__Dataset content__.

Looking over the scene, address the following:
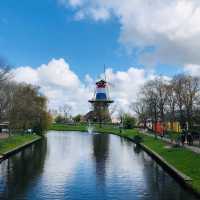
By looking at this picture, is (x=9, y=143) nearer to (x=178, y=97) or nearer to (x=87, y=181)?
(x=87, y=181)

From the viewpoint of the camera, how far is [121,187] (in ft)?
87.7

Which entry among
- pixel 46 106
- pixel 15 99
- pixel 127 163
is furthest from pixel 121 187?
pixel 46 106

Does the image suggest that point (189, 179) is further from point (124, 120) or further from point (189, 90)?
point (124, 120)

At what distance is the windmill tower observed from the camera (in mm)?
153875

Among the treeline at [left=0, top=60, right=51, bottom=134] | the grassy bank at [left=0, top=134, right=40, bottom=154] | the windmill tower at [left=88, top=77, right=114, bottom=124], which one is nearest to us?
the grassy bank at [left=0, top=134, right=40, bottom=154]

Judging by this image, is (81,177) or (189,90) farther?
(189,90)

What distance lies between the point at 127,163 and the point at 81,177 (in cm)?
1067

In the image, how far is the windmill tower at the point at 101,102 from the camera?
6058 inches

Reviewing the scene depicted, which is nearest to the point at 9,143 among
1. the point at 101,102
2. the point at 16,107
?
the point at 16,107

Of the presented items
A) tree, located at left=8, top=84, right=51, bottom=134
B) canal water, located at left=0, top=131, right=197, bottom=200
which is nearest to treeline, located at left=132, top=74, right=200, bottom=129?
tree, located at left=8, top=84, right=51, bottom=134

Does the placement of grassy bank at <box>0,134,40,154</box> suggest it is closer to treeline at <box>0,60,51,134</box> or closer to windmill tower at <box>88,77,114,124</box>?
treeline at <box>0,60,51,134</box>

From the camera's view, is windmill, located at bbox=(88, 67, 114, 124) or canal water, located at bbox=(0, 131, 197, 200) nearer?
canal water, located at bbox=(0, 131, 197, 200)

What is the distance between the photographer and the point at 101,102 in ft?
505

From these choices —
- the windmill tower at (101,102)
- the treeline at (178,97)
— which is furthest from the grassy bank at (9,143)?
the windmill tower at (101,102)
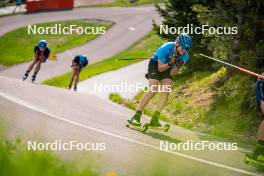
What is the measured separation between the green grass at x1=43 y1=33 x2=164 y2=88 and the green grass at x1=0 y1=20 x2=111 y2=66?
511 cm

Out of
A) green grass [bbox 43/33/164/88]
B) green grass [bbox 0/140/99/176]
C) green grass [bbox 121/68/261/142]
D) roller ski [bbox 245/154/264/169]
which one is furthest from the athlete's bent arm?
green grass [bbox 43/33/164/88]

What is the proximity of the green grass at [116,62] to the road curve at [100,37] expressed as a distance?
4.12 ft

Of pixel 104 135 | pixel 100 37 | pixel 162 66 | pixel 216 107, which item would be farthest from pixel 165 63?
pixel 100 37

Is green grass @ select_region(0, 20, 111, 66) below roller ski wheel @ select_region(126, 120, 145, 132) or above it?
below

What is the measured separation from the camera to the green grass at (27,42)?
41.7 m

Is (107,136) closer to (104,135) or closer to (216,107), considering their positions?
(104,135)

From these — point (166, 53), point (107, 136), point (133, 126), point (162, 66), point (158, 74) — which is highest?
point (166, 53)

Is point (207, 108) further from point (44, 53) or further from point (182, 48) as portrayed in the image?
point (44, 53)

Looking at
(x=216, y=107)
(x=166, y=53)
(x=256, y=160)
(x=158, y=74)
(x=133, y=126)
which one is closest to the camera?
(x=256, y=160)

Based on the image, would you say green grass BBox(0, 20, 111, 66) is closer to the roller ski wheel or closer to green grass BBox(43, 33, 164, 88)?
green grass BBox(43, 33, 164, 88)

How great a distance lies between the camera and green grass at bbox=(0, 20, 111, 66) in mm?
A: 41731

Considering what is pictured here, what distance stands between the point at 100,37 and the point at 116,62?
12.0m

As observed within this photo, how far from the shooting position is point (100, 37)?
4862 centimetres

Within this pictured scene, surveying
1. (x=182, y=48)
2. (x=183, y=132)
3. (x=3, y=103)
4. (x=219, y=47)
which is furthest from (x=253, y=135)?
(x=3, y=103)
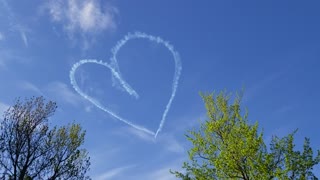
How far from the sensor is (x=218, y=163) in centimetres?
1642

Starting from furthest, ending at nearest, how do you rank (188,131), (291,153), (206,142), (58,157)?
1. (58,157)
2. (188,131)
3. (206,142)
4. (291,153)

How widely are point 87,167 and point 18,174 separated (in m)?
5.60

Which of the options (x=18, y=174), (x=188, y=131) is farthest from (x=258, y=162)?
(x=18, y=174)

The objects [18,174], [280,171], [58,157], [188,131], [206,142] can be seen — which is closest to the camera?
[280,171]

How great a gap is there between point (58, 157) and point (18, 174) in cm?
332

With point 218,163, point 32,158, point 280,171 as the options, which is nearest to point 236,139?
point 218,163

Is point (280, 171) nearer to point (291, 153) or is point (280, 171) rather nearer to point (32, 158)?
point (291, 153)

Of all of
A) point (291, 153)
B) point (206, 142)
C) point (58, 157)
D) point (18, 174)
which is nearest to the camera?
point (291, 153)

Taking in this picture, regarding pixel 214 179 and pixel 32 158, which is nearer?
pixel 214 179

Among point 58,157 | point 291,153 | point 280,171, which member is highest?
point 58,157

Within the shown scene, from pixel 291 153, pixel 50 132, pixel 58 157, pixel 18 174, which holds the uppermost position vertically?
pixel 50 132

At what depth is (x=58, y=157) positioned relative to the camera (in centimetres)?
2714

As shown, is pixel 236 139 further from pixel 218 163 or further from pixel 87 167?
pixel 87 167

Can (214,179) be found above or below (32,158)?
below
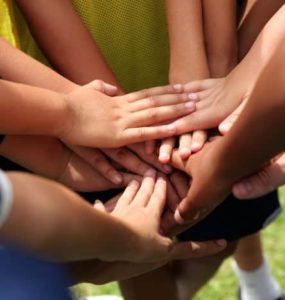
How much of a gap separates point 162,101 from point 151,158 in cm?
9

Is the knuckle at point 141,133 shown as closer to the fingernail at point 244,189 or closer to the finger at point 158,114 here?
the finger at point 158,114

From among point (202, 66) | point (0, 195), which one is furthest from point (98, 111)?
point (0, 195)

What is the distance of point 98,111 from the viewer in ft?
3.69

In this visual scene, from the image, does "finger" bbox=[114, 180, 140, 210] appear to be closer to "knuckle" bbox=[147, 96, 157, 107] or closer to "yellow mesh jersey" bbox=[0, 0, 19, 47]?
"knuckle" bbox=[147, 96, 157, 107]

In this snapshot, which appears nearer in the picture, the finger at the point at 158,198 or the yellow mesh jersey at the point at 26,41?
the finger at the point at 158,198

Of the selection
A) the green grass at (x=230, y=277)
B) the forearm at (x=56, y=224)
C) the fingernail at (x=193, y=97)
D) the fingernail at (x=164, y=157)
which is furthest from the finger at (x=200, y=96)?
the green grass at (x=230, y=277)

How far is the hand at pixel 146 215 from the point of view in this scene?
0.97 meters

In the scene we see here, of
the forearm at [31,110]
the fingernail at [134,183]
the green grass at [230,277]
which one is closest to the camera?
the forearm at [31,110]

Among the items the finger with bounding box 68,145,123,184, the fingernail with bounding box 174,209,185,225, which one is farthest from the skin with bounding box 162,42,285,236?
the finger with bounding box 68,145,123,184

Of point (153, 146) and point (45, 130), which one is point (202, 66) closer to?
point (153, 146)

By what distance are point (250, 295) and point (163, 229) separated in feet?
2.18

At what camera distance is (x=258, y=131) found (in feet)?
3.15

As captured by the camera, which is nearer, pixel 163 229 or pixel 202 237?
Answer: pixel 163 229

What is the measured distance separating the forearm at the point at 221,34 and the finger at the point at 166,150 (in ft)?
0.53
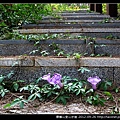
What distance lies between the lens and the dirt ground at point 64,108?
149cm

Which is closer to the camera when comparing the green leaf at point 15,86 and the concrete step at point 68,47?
the green leaf at point 15,86

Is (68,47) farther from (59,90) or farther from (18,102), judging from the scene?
(18,102)

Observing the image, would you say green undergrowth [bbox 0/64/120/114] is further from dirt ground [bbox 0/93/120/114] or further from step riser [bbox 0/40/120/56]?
step riser [bbox 0/40/120/56]

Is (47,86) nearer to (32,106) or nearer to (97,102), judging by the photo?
(32,106)

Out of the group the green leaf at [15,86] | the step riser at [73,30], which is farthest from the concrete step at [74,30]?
the green leaf at [15,86]

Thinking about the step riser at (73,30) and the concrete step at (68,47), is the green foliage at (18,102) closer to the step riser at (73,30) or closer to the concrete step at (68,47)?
the concrete step at (68,47)

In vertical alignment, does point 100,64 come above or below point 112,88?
above

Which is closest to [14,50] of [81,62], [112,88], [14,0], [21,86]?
[21,86]

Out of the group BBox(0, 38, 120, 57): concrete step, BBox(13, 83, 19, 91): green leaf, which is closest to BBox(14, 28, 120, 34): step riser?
BBox(0, 38, 120, 57): concrete step

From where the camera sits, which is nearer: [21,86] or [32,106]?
[32,106]

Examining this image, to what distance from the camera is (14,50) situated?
7.66ft

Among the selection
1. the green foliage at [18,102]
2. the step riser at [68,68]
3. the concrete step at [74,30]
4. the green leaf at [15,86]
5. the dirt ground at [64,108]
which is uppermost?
the concrete step at [74,30]

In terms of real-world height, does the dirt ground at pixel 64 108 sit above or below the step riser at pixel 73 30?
below

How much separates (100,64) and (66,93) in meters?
0.31
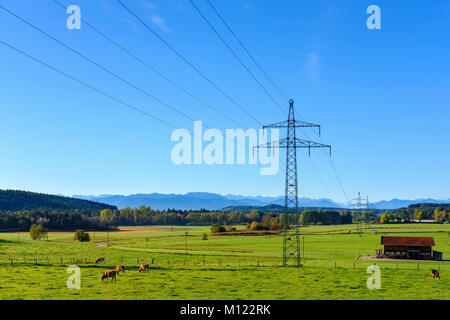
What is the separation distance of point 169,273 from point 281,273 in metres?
14.9

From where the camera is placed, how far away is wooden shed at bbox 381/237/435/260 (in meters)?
93.3

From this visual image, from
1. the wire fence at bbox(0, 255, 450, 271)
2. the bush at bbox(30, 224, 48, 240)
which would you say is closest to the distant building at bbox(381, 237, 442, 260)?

__Instructions for the task__.
Format the entries above as a JSON list of strings, one string per line, starting with the line that contains "How much separates" and going on through the end of the entries, both ends included. Omit blank lines and leave out the pictures.

__Result of this task__.
[
  "How much separates (100,64) and (66,93) in meters?",
  "0.31",
  "What is the separation distance of point 169,273 from point 281,273 in metres?",
  "14.9",
  "From where the camera is placed, how far away is wooden shed at bbox 381/237/435/260 (in meters)?",
  "93.3",
  "From this visual image, from",
  "1. the wire fence at bbox(0, 255, 450, 271)",
  "2. the bush at bbox(30, 224, 48, 240)",
  "which would you say is closest to the distant building at bbox(381, 237, 442, 260)?"
]